Turns out, I needed to build with “-introspection” in order to build it again with “introspection”. Or maybe I could just globally disable introspection, but not sure what that would change, it looks like a Gnome thing. As usual I ended up with lots of Gnome and KDE installed, and really I still just use Enlightenment everywhere. If it wasn’t Enlightenment, it would be Windowmaker or something similar.

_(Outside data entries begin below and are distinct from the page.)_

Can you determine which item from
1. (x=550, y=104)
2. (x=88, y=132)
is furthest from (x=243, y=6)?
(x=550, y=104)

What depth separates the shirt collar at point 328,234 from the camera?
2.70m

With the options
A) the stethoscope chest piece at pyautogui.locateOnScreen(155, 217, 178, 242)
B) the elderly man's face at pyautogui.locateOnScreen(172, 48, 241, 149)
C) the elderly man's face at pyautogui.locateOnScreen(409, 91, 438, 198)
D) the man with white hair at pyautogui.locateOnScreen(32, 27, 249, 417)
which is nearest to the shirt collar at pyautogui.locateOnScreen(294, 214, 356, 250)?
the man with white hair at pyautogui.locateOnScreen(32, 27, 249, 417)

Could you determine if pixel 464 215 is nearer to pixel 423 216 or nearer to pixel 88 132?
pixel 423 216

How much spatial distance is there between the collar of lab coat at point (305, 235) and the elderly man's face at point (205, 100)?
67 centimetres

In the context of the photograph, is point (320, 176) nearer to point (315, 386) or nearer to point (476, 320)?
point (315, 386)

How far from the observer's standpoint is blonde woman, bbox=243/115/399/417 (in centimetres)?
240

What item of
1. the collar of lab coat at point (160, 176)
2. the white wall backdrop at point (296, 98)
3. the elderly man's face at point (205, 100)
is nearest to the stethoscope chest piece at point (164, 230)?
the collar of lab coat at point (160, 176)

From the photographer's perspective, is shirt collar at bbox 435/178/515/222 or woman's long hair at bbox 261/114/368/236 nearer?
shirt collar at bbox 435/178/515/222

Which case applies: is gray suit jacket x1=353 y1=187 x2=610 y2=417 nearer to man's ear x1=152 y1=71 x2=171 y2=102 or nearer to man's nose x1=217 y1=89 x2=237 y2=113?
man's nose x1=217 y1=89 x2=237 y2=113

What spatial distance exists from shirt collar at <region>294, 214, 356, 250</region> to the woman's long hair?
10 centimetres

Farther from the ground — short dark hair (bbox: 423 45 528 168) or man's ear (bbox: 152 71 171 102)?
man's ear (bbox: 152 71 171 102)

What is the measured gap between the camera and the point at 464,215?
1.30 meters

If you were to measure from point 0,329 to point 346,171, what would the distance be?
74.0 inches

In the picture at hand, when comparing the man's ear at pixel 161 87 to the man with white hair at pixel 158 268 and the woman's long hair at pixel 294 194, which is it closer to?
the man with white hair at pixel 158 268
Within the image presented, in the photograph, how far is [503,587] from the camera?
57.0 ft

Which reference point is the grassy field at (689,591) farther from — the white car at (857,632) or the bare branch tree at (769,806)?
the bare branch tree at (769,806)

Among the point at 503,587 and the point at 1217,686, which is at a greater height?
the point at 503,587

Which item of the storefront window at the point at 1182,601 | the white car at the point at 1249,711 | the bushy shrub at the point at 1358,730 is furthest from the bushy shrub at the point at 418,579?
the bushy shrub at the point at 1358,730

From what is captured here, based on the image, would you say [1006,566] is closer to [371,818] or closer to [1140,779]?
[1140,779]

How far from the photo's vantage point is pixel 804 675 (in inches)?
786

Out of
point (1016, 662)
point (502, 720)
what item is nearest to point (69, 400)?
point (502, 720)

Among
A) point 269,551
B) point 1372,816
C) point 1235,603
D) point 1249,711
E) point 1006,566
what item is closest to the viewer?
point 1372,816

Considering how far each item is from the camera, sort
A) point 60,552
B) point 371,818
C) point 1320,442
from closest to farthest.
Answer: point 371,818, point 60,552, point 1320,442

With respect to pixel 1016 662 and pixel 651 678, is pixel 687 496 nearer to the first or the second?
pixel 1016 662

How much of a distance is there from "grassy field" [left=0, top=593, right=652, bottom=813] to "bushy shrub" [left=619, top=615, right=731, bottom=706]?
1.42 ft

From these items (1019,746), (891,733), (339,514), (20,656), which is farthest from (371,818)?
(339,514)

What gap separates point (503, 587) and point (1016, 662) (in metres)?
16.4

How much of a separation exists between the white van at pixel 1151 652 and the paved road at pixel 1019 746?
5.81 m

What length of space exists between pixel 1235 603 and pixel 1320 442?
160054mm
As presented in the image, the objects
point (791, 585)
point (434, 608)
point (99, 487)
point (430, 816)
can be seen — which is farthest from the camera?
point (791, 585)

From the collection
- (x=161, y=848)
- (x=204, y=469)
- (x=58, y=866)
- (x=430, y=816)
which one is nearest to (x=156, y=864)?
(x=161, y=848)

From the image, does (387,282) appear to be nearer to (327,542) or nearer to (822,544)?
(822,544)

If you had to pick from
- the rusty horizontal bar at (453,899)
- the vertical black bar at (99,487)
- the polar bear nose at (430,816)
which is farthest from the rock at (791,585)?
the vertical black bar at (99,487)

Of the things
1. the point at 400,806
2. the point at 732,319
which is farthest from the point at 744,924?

A new way to cause a reboot loop

September 23rd, 2010

I sometimes have a need to take down a Linux host “hard”, that is, without the normal shutdown scripts.  Among other methods, I accomplish this with:

echo b > /proc/sysrq-trigger

This is suboptimal (risks corruption), but it does the job. The hosts in this case have kernel modules that the normal “rmmod” would hang on forever, and since they have no console/ILO or IPMI or other power control I am forced to use this or some other trick to take down (reboot -f or sending a NOC person out on the floor are the other common methods, the latter being our last resort).

Because this immediately forces the kernel to reboot (assuming you have the “Magic SysRq” option in your kernel), using ssh becomes a problem, as the TCP connection dies without you getting a RST packet, so normal ssh and TCP timeout mechanisms apply, and it’ll take a few minutes for the host to come back up and issue a TCP RST in response to a keep alive message for that connection.

Now, every once in awhile I do something without giving it enough thought. That’s a kind way of saying I do something really dumb. Imagine, if you will trying to reboot a lot of machines via an “at” job. Further imagine that you decided to change your normal reboot/shutdown -r to the aforementioned sysrq-trigger trick.

Also interesting is that using sysrq-trigger doesn’t allow the at job to be removed from the queue before the machine is restarted, and will just say there until the job is allowed to exit normally.

I think you see what I did. Dumb. Thankfully there are a few seconds available between boot and when the job runs to remove the job from the queue.